Ulu Cami, kareye yakın dikdörtgen planlı olup, kesme taştan, dört payenin taşıdığı merkezi bir kubbe ile üzeri örtülüdür. Ayrıca dört köşesinde dört küçük kubbe ile ana kubbe desteklenmiştir. Orta kubbe oldukça yüksek ve kasnaklıdır. Caminin biri kuzey, diğer ikisi de batı ve doğu köşelerinde bulunan üç kapısı vardır. Bunlardan doğu köşesindeki beş basamaklı bir merdivenle sahanlığa çıkılarak içeri girilmektedir. Kuzey girişinin önünde dört sütunun taşıdığı çapraz tonozlu, beş bölümlü bir son cemaat yeri bulunmaktadır.
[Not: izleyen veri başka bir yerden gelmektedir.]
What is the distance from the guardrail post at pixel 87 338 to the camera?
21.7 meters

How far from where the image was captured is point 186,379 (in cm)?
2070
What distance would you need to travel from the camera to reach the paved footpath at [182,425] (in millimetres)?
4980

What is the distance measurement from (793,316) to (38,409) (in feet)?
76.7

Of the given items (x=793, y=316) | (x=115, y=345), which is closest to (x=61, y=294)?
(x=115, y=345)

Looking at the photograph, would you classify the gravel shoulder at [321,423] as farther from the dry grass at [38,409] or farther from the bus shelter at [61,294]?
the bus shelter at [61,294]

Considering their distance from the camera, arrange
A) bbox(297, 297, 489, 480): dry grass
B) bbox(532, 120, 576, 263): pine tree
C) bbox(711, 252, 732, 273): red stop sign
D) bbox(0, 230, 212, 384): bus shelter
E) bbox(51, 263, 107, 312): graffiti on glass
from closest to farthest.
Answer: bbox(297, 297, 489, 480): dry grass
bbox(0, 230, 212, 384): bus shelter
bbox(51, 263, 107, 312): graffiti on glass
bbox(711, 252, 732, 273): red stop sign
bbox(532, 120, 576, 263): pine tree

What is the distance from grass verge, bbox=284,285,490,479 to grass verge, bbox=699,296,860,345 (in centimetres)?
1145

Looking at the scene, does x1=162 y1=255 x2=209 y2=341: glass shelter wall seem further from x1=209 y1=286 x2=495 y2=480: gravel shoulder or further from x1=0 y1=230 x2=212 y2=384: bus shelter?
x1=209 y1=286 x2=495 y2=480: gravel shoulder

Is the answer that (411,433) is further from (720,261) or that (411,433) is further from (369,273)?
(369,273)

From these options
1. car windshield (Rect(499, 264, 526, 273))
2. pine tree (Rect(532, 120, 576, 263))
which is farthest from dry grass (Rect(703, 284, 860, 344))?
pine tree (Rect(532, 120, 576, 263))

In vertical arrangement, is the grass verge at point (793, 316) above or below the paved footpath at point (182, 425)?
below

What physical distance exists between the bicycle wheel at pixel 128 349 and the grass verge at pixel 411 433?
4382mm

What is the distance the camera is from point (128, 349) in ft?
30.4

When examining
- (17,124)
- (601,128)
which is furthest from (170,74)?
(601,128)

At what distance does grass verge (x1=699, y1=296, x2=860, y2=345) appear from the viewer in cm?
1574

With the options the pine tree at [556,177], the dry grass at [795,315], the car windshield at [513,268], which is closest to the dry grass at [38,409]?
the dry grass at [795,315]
Girişin ahşap kapısı 1902 yılında Çevre Mehmet Fevzi tarafından yapılmış, son derece güzel bir eserdir.
Kare kaideli silindirik gövdeli minaresi caminin kuzeydoğu köşesindedir. Buradaki iki kitabede 1798 ve 1854 tarihleri yazılıdır. Büyük olasılıkla bunlar caminin onarımı ve minarenin yapımı ile ilgilidir.
Kahta Kalesi (Adıyaman)
Kahta’nın 20 km. kuzeyinde Eski Kahta Köyü (Kocahisar) yakınındadır. Kahta Çayına hakim kayalık bir tepe üzerinde bulunmaktadır. Hititlerden kalma bir kale olup, MÖ.IX.yüzyılda yapılmıştır. Eski Hitit metinlerinde bu kalenin ismi geçmektedir. Yavuz Sultan Selim zamanında 1516’da ele geçirilmiş, Sultan I.Mahmut tarafından da onarılmıştır.
Bugünkü kale meydanında bu kaleden arta kalan bir cami kalıntısı, hamam, iki su sarnıcı, kral sarayı ve diğer bina kalıntıları bulunmaktadır. Kaleden Kahta Çayına inen 400 m.uzunluğunda kayalar oyularak yapılmış merdivenli bir yol vardır. BU yolun yapılış amacı kalenin kuşatıldığı sırada su gereksiniminin bu yolla sağlanmasıdır.
Theresa Cille ve Profesör Dörner’in burada yaptıkları kazılarda büyük boyda kabartmalar ele geçirilmiştir. Ayrıca Anadolu’daki yazılı kayaların en büyüğü de kalenin güney yamacındadır. Buradaki Grekçe yazıtta Kommegene Devletinin başkenti Arsemia, Kral Antiochos’un aile seceresi, siyasi amaçları ve dinsel inançları yazılıdır. Ayrıca I. Antiochos’un babası Kommagene Kralı I.Mithridates’in burada gömülü olduğu ve onuruna her ay törenler düzenlendiği bu yazıttan öğrenilmektedir.
Adıyaman Kalesi
Adıyaman’ın ortasındaki yığma tepe üzerindeki bu kaleyi VII.yüzyıl ortalarında Bizans saldırılarına karşı koymak amacıyla Emevi komutanı Mansur İbn-i Cavana yaptırmıştır. Kaleye komutan Hısn-ı Mansur ismi verilmiştir. Bu kale sonradan Adıyaman kentinin oluşmasına neden olmuştur. VIII.yüzyılın sonlarına doğru da Harun-ür Reşit tarafından onarılmıştır. Günümüze oldukça harap ve yıkık bir durumda gelebilmiştir.
Adıyaman Kalesi ile ilgili bir efsaneye göre; kalenin orta yerinde bir mil çevresinde dönen bir köşk varmış. Bu köşkte Arap kumandanının kızı kaleyi kuşatan Türk kumandanını görmüş ve ona aşık olmuştur. Kumandana haber göndererek kendisi ile evlenmeyi kabul ettiği takdirde kalenin anahtarını vereceğini söylemiştir.
Bir gece Türk kumandanının yanına kaçmış ve ona elbiselerinin içerisindeki bir şeyin kendisini rahatsız ettiğini söylemiştir. Elbiselerini çıkardığında bir kuru yaprağın vücudunu zedelediği görülmüştür. Kumandan “Baban seni kuru bir yapraktan dahi sakınır yetiştirdiği halde kendisine ihanet ettin. Kim bilir bize ne türlü ihanetler yaparsın”, diyerek kızı öldürtür. Bundan sonra da kaleyi ve şehri ele geçirir.